4. Boiler feed water
Boiler feed water is used to generate steam for brewing and sterilization processes. To prevent scale formation, it should contain as few hardness constituents as possible, such as calcium and magnesium, as these lead to deposits at high temperatures. The water is therefore usually treated - for example by softening, demineralizing or adding phosphates. An excessive salt load can not only reduce the efficiency of steam boilers, but also lead to corrosion and increased energy consumption.
Waste water in the brewery
With the exception of the water that goes directly into the beer or evaporates, every drop of water ends up in the waste water. With a water consumption of around 6 hl per 1 hl of beer, around 3.7 l of waste water is produced per liter of beer.

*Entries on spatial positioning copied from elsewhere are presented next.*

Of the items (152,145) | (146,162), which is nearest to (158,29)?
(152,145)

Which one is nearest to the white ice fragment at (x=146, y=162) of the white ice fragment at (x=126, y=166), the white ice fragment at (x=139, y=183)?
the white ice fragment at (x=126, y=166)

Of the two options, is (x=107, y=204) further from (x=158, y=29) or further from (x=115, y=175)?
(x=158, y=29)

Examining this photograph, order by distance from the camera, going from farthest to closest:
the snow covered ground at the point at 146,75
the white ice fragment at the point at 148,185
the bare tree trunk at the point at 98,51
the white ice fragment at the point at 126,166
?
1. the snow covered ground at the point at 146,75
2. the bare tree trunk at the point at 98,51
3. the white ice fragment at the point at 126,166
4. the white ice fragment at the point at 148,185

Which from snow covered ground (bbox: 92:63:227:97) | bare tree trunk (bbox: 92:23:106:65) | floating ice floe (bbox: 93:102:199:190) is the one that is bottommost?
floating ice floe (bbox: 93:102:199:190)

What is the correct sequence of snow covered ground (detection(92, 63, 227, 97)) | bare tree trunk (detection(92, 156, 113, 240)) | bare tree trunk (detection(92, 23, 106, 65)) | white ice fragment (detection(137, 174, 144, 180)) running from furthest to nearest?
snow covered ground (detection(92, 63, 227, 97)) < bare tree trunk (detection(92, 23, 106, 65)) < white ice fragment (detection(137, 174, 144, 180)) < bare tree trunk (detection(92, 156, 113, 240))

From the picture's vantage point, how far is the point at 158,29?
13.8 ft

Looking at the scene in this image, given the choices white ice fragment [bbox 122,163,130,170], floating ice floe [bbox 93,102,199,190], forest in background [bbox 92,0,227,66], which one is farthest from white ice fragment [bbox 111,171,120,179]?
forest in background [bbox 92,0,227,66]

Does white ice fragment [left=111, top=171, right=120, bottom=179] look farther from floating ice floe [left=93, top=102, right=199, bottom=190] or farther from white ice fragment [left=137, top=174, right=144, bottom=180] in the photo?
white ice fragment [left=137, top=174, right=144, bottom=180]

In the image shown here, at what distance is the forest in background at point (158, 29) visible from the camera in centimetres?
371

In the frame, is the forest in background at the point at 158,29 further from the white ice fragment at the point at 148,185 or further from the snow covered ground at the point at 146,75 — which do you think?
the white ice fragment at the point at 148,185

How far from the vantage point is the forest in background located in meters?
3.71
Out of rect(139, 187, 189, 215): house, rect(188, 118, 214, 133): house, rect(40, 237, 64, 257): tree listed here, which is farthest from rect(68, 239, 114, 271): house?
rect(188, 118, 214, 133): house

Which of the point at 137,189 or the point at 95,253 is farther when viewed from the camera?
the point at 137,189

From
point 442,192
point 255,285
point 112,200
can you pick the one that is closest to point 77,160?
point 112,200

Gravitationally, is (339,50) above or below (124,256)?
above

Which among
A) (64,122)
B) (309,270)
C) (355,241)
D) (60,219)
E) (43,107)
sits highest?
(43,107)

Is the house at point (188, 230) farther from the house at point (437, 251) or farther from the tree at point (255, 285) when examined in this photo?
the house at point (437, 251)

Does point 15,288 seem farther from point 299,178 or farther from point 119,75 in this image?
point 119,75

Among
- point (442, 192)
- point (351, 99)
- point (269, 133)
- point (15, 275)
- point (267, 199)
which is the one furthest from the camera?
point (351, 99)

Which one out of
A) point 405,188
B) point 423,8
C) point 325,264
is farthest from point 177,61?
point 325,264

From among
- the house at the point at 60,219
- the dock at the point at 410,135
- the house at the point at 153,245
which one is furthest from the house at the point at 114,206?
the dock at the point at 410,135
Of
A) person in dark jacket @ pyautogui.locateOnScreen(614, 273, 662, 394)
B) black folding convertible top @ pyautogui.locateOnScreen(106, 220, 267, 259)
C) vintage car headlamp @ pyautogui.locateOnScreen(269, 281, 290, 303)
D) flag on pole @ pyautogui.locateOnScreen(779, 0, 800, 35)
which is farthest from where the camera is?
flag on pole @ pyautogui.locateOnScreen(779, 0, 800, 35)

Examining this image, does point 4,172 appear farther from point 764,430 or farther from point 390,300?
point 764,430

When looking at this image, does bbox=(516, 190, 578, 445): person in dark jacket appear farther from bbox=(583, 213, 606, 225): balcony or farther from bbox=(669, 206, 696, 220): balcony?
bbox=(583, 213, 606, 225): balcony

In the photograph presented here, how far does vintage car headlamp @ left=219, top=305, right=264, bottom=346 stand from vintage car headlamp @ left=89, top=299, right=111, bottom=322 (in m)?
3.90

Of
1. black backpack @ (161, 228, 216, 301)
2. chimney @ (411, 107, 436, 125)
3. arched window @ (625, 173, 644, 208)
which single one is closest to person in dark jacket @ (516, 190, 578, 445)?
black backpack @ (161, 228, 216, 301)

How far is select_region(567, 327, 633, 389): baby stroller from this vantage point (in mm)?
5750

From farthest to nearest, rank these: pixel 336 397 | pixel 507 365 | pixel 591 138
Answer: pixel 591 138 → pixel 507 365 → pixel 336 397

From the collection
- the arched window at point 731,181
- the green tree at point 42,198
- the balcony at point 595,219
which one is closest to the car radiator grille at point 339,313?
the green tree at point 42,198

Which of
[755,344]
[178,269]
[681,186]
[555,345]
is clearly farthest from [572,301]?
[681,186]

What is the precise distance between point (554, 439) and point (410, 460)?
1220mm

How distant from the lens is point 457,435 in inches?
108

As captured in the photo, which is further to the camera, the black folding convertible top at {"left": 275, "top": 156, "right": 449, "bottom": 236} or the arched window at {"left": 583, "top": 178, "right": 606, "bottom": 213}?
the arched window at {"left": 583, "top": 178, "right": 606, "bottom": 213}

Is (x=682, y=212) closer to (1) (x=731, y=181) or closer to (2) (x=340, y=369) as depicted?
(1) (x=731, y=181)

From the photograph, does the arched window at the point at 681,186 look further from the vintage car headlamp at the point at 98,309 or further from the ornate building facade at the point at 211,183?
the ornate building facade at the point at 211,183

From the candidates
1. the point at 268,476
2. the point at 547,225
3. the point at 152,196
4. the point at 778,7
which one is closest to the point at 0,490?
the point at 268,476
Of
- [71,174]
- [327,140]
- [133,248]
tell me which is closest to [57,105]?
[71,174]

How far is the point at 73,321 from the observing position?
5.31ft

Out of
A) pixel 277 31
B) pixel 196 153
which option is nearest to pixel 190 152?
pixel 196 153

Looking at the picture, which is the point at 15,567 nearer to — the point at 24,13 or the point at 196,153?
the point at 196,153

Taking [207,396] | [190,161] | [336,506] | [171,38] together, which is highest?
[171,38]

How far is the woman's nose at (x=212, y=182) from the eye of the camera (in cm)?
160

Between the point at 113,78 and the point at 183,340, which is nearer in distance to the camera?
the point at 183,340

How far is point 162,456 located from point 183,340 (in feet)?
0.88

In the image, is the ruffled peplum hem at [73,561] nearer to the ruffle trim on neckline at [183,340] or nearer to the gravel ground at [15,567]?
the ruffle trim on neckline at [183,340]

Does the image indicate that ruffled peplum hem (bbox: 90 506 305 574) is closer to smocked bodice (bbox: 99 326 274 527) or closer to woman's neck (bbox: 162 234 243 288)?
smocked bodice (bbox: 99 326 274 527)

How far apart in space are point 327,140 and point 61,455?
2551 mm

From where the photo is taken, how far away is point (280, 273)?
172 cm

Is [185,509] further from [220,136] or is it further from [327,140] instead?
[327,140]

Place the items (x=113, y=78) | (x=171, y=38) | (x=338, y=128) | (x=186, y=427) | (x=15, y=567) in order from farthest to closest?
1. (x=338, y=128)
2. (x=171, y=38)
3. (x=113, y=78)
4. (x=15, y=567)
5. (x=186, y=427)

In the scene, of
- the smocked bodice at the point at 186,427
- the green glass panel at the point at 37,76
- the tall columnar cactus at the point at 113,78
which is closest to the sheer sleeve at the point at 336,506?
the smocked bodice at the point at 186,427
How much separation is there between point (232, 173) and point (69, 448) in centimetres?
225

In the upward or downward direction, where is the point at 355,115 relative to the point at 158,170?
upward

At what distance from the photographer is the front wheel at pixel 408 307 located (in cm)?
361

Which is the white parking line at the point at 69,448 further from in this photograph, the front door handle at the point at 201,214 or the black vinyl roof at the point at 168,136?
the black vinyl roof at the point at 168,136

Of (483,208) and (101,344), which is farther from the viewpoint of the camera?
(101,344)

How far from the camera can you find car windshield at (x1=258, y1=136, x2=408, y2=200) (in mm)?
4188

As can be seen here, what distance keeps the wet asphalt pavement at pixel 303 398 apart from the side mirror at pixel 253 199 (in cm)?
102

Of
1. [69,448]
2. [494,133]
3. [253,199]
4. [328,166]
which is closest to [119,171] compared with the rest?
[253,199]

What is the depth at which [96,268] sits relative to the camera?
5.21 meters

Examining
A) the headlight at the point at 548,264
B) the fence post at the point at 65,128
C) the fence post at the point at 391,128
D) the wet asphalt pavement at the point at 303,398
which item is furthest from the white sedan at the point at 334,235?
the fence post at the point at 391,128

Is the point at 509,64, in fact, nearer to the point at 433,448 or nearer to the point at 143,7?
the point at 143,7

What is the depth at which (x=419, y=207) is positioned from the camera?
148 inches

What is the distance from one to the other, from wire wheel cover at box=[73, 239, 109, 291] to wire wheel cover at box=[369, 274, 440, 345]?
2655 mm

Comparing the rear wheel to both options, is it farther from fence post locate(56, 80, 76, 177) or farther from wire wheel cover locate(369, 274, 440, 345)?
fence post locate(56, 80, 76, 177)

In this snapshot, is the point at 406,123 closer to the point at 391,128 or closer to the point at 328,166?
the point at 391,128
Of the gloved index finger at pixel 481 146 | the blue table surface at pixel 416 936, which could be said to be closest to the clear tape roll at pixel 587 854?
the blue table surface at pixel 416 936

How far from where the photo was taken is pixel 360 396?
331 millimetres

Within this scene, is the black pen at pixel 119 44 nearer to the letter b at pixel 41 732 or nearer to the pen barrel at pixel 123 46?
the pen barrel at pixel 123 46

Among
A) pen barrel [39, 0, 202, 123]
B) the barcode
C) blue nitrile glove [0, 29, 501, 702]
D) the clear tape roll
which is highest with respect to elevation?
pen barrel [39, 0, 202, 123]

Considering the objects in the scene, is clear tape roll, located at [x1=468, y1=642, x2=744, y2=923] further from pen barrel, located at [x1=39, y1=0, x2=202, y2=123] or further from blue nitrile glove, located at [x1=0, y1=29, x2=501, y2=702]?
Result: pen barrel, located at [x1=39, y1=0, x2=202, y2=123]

Organic and chemical substances in brewery waste water
On its way through the production facilities, the water absorbs or dissolves a variety of different substances. The resulting wastewater is a complex mixture that contains both organic and chemical components:
- Organic residues such as beer and wort residues, trub, yeast
- Chemical residues from cleaning processes (alkaline/acidic water, disinfectants such as hydrogen peroxide or chlorine)
- Solids from bottle cleaning (paper fibers from labels, sludge, contaminants from label printing with heavy metals)
- Soluble substances such as label glue (usually starch glue), caustic soda, metal salts
- Operating materials such as oils, greases (from system lubrication) or belt lubricants from the bottle transport chain
Wastewater load and wastewater treatment plant capacity
The concentration of wastewater pollution increases continuously due to these contaminants. Multiplying the concentration of the contamination by its corresponding wastewater quantity gives the wastewater load. For example, a concentration of 10 milligrams per liter and a wastewater volume of 1,000 liters results in a load of 10 grams.
The wastewater load determines the required capacity of the wastewater treatment plants and has a direct influence on the level of wastewater charges, as the concentrations of BOD5 (biochemical oxygen demand in 5 days), COD (chemical oxygen demand), nitrogen (Nges) and phosphorus (Pges) determine the treatment intensity and the technical output.